## TEXTE RETENU
'''

L’actualité de la crise : UN TRÈS GROS BOUT DE GRAS, par François Leclerc

Billet invité

Les discussions à propos de la restructuration de la dette grecque font l’objet d’un marathon et sont depuis plusieurs jours annoncées comme allant incessamment aboutir ! Il serait plus que temps, car c’est une condition nécessaire, mais pas suffisante, pour que la Grèce ne fasse pas défaut le 20 mars prochain. L’enjeu est d’embrayer ensuite sur un second round de discussion avec la troïka, qui a débuté hier vendredi et porte sur les mesures que va devoir prendre le gouvernement afin de bénéficier d’un prêt dont le montant a été fixé en octobre dernier à 130 milliards d’euros.

Afin de ne pas avoir à y revenir, les dirigeants européens et le FMI voudraient que ce second plan de sauvetage soit cette fois-ci calibré comme il faut, ayant du admettre que ce n’était pas le cas du premier. Or ils rencontrent deux obstacles :

1/ La profonde récession dans laquelle la Grèce est plongée diminue les rentrées fiscales de l’État, un phénomène qui ne peut que s’accentuer en raison du contexte européen général et des nouvelles mesures que le gouvernement va devoir adopter pour satisfaire aux exigences de la troïka.

2/ La réduction de la dette grecque, afin qu’elle ne représente plus que 120 % du PIB en 2020 contre 160, dépend de nombreux facteurs, dont l’ampleur du ralliement à l’accord d’échange de titres. Celui-ci s’avérant moins important que prévu, plusieurs options restent à la disposition des négociateurs pour arriver au même montant.

'''

## TRAVAIL DEMANDÉ
**a)** Recopiez le passage du billet sur la dette grecque qui va de « Les discussions à » jusqu'à « 130 milliards d’euros. ».
**b)** Répondez, s'il vous plaît, à ces questions sur le billet sur la dette grecque :
(i) À quelle date la Grèce risque-t-elle de faire défaut ?
(ii) Quel montant de prêt a été fixé en octobre dernier ?
(iii) Quelle part du PIB la dette grecque doit-elle représenter en 2020 ?

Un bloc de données
'''

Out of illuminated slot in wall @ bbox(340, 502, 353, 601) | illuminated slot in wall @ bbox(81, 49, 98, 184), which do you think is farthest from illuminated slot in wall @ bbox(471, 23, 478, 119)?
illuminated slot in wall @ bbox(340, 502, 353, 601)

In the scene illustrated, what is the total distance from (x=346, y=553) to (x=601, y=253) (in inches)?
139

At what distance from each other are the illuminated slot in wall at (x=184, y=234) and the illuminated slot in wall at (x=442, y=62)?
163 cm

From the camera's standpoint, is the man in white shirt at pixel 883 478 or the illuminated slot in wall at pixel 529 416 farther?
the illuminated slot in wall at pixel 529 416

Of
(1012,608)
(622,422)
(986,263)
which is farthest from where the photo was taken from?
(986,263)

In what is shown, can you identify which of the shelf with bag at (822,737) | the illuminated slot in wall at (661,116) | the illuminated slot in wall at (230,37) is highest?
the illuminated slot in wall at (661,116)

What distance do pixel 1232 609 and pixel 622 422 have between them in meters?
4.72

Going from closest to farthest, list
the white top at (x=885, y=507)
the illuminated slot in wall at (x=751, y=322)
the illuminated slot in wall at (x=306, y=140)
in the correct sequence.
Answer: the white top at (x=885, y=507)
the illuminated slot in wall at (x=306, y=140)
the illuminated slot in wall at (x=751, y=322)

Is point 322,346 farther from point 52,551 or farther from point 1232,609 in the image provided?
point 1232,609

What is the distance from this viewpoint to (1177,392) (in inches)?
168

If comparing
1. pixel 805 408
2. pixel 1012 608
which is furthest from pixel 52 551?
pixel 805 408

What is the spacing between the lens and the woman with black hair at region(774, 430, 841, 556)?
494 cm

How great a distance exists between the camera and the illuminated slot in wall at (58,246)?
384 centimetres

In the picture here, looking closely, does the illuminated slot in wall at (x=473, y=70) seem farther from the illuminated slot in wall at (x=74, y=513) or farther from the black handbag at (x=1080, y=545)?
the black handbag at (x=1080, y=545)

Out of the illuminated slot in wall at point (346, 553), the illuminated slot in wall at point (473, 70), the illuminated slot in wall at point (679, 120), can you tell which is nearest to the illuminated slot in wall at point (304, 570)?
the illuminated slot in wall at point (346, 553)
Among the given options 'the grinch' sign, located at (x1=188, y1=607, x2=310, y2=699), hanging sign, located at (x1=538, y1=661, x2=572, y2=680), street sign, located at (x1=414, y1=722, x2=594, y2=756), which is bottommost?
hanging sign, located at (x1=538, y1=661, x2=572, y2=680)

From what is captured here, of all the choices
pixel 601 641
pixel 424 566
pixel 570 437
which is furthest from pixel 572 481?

'''

## RÉPONSES
**a)**
Les discussions à propos de la restructuration de la dette grecque font l’objet d’un marathon et sont depuis plusieurs jours annoncées comme allant incessamment aboutir ! Il serait plus que temps, car c’est une condition nécessaire, mais pas suffisante, pour que la Grèce ne fasse pas défaut le 20 mars prochain. L’enjeu est d’embrayer ensuite sur un second round de discussion avec la troïka, qui a débuté hier vendredi et porte sur les mesures que va devoir prendre le gouvernement afin de bénéficier d’un prêt dont le montant a été fixé en octobre dernier à 130 milliards d’euros.

**b)**
(i) Le 20 mars prochain.
(ii) 130 milliards d'euros.
(iii) 120 % du PIB.